我正在用cakePHP构建一个应用程序(我是一般的编码新手),我希望在一个视图(edit.ctp)上有多个表单,其中包含使用单独控制器函数的表单。我环顾四周,并不知道如何实现这一点,因为一个控制器函数几乎与视图文件绑定,其名称与控制器方法相同。这是我的控制器方法:
public function edit($id = null) {
if (!$id) {
throw new NotFoundException(__('Invalid User'));
}
if(!$user) {
throw new NotFoundException(__('Invalid User'));
}
$user = $this->Users->get($id);
$this->set(compact('user'));
$this->set('_serialize', ['user']);
}
public function editProfile($id = null)
{
$user = $this->Users->get($id);
if (!$id) {
throw new NotFoundException(__('Invalid User'));
}
if(!$user) {
throw new NotFoundException(__('Invalid User'));
}
if ($this->request->is(['patch', 'post', 'put'])) {
$user = $this->Users->patchEntity($user, $this->request->data);
if ($this->Users->save($user)) {
$this->Flash->success(__('Your profile has been editted.'));
return $this->redirect(['action' => 'index']);
}
$this->Flash->error(__('Your profile could not be editted. Please, try again.'));
}
$this->set(compact('user'));
$this->set('_serialize', ['user']);
$this->view = ('edit');
}
public function changePassword()
{
if (!$id) {
throw new NotFoundException(__('Invalid User'));
}
$password = $this->Users->get($id);
if(!$password) {
throw new NotFoundException(__('Invalid User'));
}
if ($this->request->is(['patch', 'post', 'put'])) {
if ( password_verify($this->request->data('old_password'), $password->password) === true && password_verify($this->request->data('password'), $password->password) === false ) {
$password = $this->Users->patchEntity($password, $this->request->data);
if ($this->Users->save($password)) {
$this->Flash->success(__('Your profile has been editted.'));
return $this->redirect(['action' => 'index']);
}
$this->Flash->error(__('Your profile could not be editted.

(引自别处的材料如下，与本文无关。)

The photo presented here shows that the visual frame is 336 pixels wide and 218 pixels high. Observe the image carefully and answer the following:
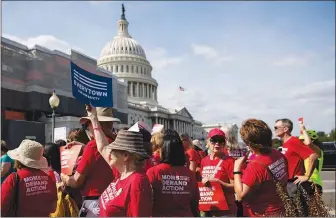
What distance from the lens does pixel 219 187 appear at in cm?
494

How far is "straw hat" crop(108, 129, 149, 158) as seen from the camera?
123 inches

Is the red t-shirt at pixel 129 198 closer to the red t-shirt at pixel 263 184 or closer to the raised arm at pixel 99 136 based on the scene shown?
the raised arm at pixel 99 136

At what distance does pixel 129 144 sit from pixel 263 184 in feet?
4.00

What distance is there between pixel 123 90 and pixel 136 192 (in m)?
65.1

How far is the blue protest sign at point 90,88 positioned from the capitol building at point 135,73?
3339 inches

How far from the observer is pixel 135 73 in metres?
96.2

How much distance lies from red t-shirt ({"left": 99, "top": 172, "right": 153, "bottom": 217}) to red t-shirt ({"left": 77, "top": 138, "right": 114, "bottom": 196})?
1.08m

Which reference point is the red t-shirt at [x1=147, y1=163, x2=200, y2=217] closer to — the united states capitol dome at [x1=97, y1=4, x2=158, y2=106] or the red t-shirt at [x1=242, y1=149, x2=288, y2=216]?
the red t-shirt at [x1=242, y1=149, x2=288, y2=216]

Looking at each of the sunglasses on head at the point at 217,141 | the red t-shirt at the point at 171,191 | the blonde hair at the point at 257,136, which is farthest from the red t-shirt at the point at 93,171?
the sunglasses on head at the point at 217,141

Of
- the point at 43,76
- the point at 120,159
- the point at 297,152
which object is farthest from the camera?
the point at 43,76

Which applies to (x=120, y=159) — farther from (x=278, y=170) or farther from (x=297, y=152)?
(x=297, y=152)

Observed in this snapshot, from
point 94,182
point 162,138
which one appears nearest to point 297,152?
point 162,138

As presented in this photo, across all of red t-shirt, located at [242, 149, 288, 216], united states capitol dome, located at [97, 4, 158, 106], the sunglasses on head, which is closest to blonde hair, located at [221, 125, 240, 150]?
the sunglasses on head

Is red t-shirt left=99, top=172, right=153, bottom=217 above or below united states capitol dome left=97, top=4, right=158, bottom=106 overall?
below
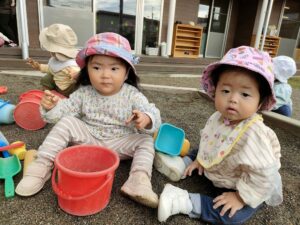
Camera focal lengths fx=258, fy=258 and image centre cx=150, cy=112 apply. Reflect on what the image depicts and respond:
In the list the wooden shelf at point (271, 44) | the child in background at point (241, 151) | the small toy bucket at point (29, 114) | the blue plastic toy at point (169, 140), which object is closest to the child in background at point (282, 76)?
the blue plastic toy at point (169, 140)

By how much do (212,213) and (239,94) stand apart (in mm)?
519

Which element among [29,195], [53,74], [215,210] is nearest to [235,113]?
[215,210]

Please, try again.'));
} elseif ( password_verify($this->request->data('old_password'), $password->password) === false ) {
$this->Flash->error(__('Your old password is not correct.'));
} elseif ( password_verify($this->request->data('old_password'), $password->password) === true ) {
$this->Flash->error(__('You must enter a password different from your current one.'));
} else {
$this->Flash->error(__('Your profile could not be editted. Please, try again.'));
}
}
$this->set(compact('password'));
$this->set('_serialize', ['password']);
$this->view = ('edit');
}
以下是我的观点:
//users/edit.ctp
<div class="page-wrap">
<div class="form">
<h1>Edit Your Profile</h1>
<?= $this->Form->create(null, array('url'=>array('controller' => 'users', 'action' => 'editProfile'))) ?>
<?= $this->Form->input('full_name', ['value' => $user->full_name]) ?>
<?= $this->Form->input('email', ['value' => $user->email]) ?>
<?= $this->Form->button(__('Save')) ?>
<?= $this->Form->end() ?>
<?= $this->Form->create(null, array('url'=>array('controller' => 'users', 'action' => 'changePassword'))) ?>
<fieldset>
<legend>Change Your Password</legend>
<?= $this->Form->input('old_password', ['type' => 'password', 'value' => '']) ?>
<?= $this->Form->input('password', ['label' => 'New Password', 'type' => 'password', 'value' => '']) ?>
<?= $this->Form->input('password_confirmation', ['label' => 'New Password Confirmation', 'type' => 'password', 'value' => '']) ?>
</fieldset>
<?= $this->Form->button(__('Change Password')) ?>
<?= $this->Form->end() ?>
<p><?= $this->Html->link('Back', ['controller' => 'users', 'action' => 'index']); ?></p>
</div>
</div>
主要问题是$ user / $ password变量没有从editProfile和changePassword方法提交到edit.ctp视图,所以它抛出了一个未定义变量的错误,所以我试着在编辑函数中设置它它摆脱了错误,但后来我无法获取要保存的信息。其他方法没有获取提交数据的ID(记录未在表中找到&#34;用户&#34;主键为[NULL])
答案 0 :(得分:0)
通过将控制器函数changePassword变量$ password更改为$ user,我找到了一个快速解决方法,然后将$ null放在$ this-&gt; Form-&gt;中创建我将$ user放在两个表单中,因为它们是提交到控制器中的两个不同的功能它仍然有效。